* **CHECK YOUR UNDERSTANDING**
1: Copy out the passage on Gall's pamphlet starting with "Whilst we are" and going on through "arguments of internationalists.", but swap "soundbite" for "slogan".
2: In the passage on Gall's pamphlet, which organization is described as often accused itself of being ultra-left?

----- PAGE EXCERPT

In this pamphlet, Gall claims that those against Scottish independence are ultra-leftist on three occasions. Opponents who are concerned that the Scottish Socialist Party may form a bloc with the Scottish Nationalist Party are accused by Gall of coming from an “an ultra-left position, which posits that … relating to the progression aspirations bound up with independence is to risk contamination with the issue of nationalism and to do anything other than argue pure internationalism is a heresy”.

Later, Gall says: “The charges of nationalism, parochialism and national socialism (‘socialism in one country’) against the Independence Convention proposals are unfounded. The charges are made from the ultra-left position that takes its starting point the counterpoising of internationalism to nationalism”.

And again: “The argument made that the Independence Convention is by hook or by crook about creating an independent capitalist Scotland is a red herring. Another variation of this position is that the Independence Convention is about creating by hook or by crook a separate Scottish state, where the argument runs: ‘What is the point of swapping a British capitalist state for a Scottish capitalist state?’ Those that argue these positions are taking an ultra-left position that is politically immature.”

Whilst we are used to hearing the fairly meaningless epithet ‘ultra-left’ from the likes of the Morning Star, it is unusual to hear it from someone in the Socialist Workers Party (often accused itself of being an ultra-left organisation). This may of course be a product of Gall’s own rapid march to the right, but more than anything it is evidence of his own preference for soundbite above real engagement with the arguments of internationalists.

----------
----- DATA RECORDS

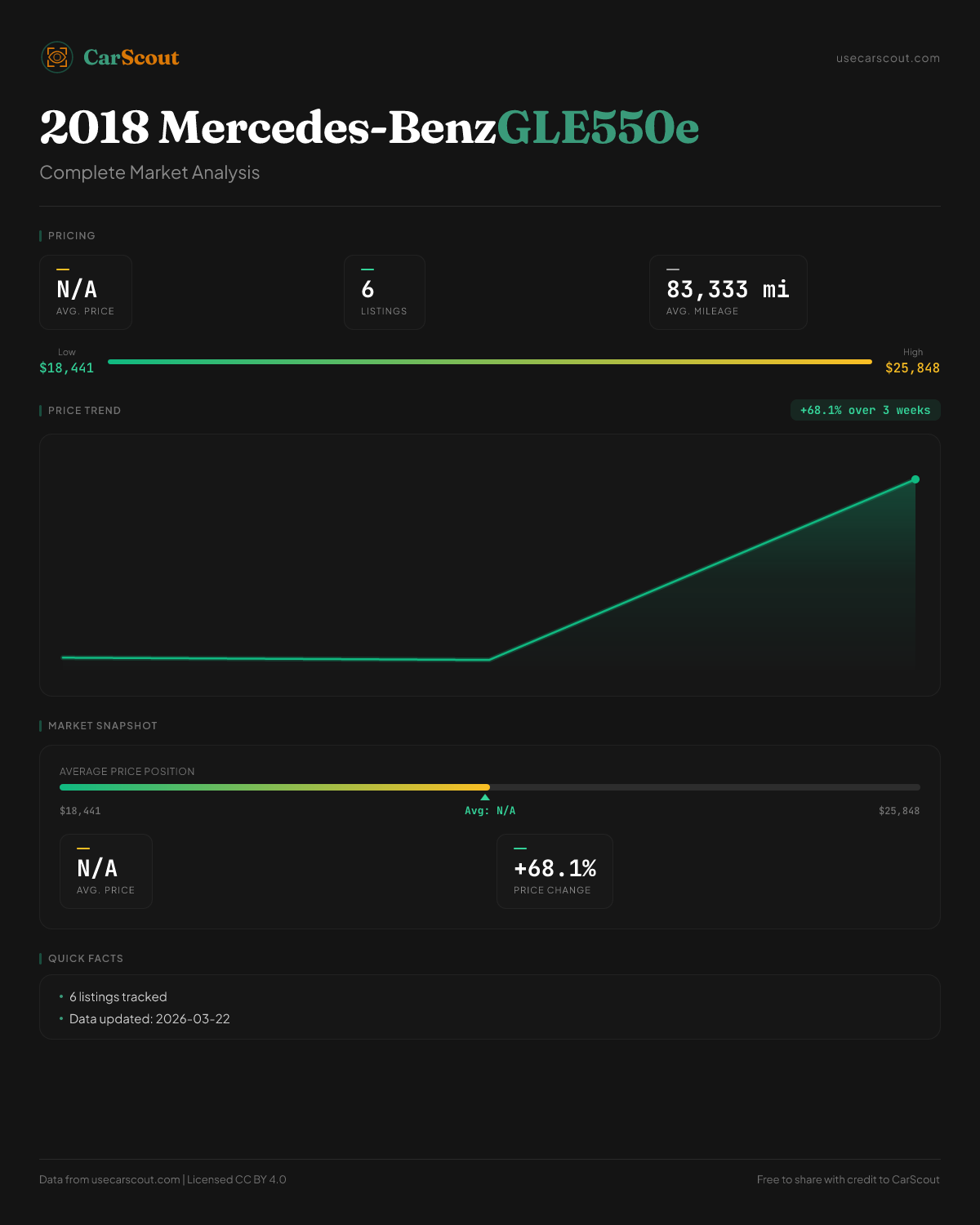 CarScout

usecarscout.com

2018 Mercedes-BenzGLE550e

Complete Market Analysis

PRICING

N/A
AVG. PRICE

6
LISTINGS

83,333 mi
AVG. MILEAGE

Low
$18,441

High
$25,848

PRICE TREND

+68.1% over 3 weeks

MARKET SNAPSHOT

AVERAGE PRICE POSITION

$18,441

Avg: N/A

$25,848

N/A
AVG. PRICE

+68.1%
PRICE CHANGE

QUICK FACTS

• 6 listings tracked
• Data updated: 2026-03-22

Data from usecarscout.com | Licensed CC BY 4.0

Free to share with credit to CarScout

----------
----- DATA RECORDS

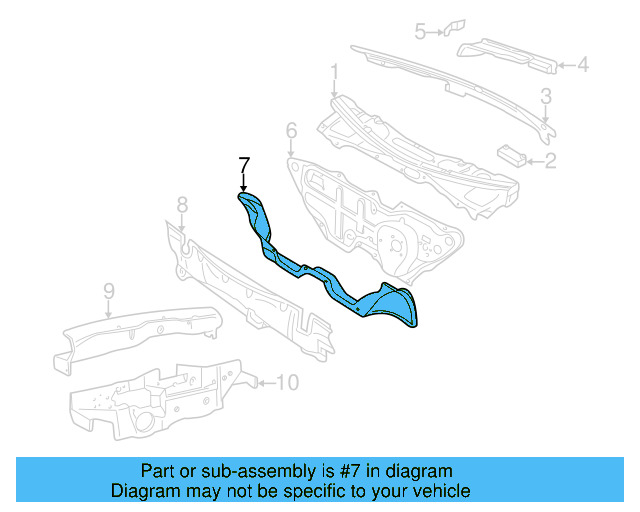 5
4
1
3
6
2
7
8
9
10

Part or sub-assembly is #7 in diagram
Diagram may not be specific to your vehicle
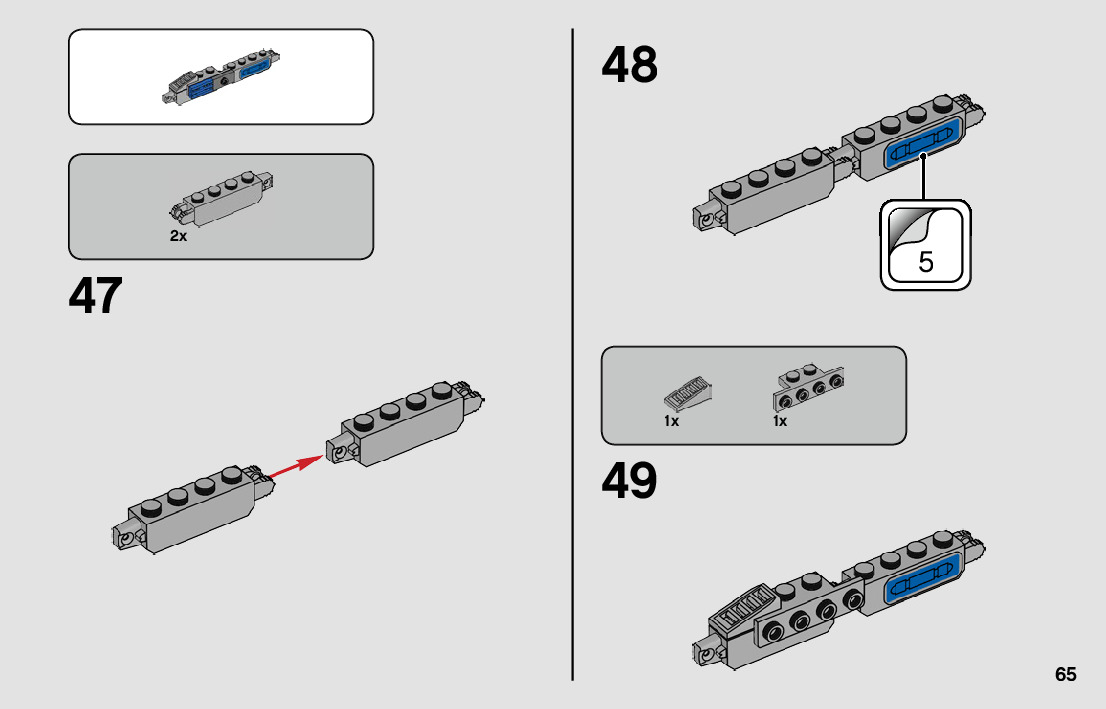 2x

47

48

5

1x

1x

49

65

----------

* **SOLUTIONS BY TASK**
1:
Whilst we are used to hearing the fairly meaningless epithet ‘ultra-left’ from the likes of the Morning Star, it is unusual to hear it from someone in the Socialist Workers Party (often accused itself of being an ultra-left organisation). This may of course be a product of Gall’s own rapid march to the right, but more than anything it is evidence of his own preference for slogan above real engagement with the arguments of internationalists.

2: The Socialist Workers Party.